Information customization module, information needs analysis module, similar to the matching module together form the system based on collaborative filtering. Custom modules and information needs of information analysis module of these two methods and we said, before, like content filtering technology service system, so without in-depth analysis here, mainly for the third similarity matching module to expand the analysis. This module is the first to use clustering methods, by contrast it uses a user profile object clustering, you must first use the clustering method used. Clustering can then be mapped to the user profile concept hierarchy in the multidimensional space vector form several separate feature vector, and then calculate the distance method of vector space or vector space model approach to calculate the similarity between user profiles degree, you can arrive at a similar target group. Similar to the target group can also be mentioned in the article, we apply to user groups and the clustering algorithm to obtain. According to different rating and scoring documents, this target group users were the results of the situation to get a list of recommendations that can then be recommended list and information resources. In the past, analyzing the matching calculation, the user will receive the recommended information. Recommended based on content and cooperation the two methods, we can put him in combination. First, content-based methods have the user interest model, this model shows that the contents of each user for the level of interest, similar to the interested users of its feature vectors, so the user based on feature vectors are classified by content, known content class. However, to be able to recommend to the user information of interest, we must first consider the unity of the user evaluation will be divided into two category, known as co-class. Purpose of doing hope to use the evaluation to use objects and not within the given recommendation. Two effects must be considered in an integrated similarity to the user information corresponding to recommend. According to the evaluation of the user, dynamically adjust the user types and the adaptation of various parameters in order to improve the recommendation accuracy.

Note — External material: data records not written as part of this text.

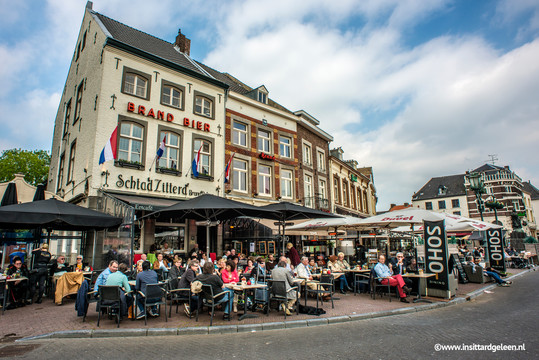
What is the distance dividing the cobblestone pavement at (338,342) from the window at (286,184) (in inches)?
546

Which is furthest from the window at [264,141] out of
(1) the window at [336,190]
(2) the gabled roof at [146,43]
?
(1) the window at [336,190]

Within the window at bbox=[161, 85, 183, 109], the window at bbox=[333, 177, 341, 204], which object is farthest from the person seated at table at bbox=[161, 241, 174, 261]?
the window at bbox=[333, 177, 341, 204]

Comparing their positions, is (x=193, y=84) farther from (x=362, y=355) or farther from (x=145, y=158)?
(x=362, y=355)

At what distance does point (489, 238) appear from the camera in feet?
49.9

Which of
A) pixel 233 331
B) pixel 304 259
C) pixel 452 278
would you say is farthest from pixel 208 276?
pixel 452 278

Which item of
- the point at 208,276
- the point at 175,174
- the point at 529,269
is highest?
the point at 175,174

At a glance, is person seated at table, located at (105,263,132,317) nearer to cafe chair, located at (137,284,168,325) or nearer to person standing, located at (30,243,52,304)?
cafe chair, located at (137,284,168,325)

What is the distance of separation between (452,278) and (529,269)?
A: 14.8 meters

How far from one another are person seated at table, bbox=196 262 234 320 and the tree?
112 feet

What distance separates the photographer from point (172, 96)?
627 inches

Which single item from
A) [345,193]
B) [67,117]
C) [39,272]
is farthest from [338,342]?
[345,193]

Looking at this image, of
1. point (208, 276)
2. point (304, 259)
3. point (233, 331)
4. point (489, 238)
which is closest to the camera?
point (233, 331)

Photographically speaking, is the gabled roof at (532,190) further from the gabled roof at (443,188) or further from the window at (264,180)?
the window at (264,180)

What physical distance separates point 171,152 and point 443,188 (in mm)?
57082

Denote by μ the overall average rating [5, 6]. A baseline estimate for an unknown rating $ r_{ui} $ is denoted by $ b_{ui} $ and accounts for the user and item effects:

$$ b_{ui} = \mu + b_{u} + b_{i} $$

(80.1)

The parameters $ b_{u} \;{\text{and}}\;b_{i} $ indicate the observed deviations of user u and item i, respectively, from the average.

In order to estimate $ b_{u} \;{\text{and}}\;b_{i} $ one can solve the least squares problem:

$$ \mathop {\min }\limits_{b*} \sum\limits_{(u,i) \in \kappa } {(r_{ui} - \mu - b_{u} - b_{i} )}^{2} + \lambda_{1} \left( {\sum\limits_{u} {b_{u}^{2} + \sum\limits_{i} {b_{i}^{2} } } } \right) $$

(80.2)

Here, the first term $ \sum\nolimits_{(u,i) \in \kappa } {(r_{ui} - \mu - b_{u} - b_{i} )}^{2} $ strives to find $ b_{u}^{,} s\;{\text{and}}\;b_{i}^{,} s $ that fit the given ratings. The regularizing term—$ \lambda_{1} \left( {\sum\nolimits_{u} {b_{u}^{2} + \sum\nolimits_{i} {b_{i}^{2} } } } \right) $—avoids overfitting by penalizing the magnitudes of the parameters.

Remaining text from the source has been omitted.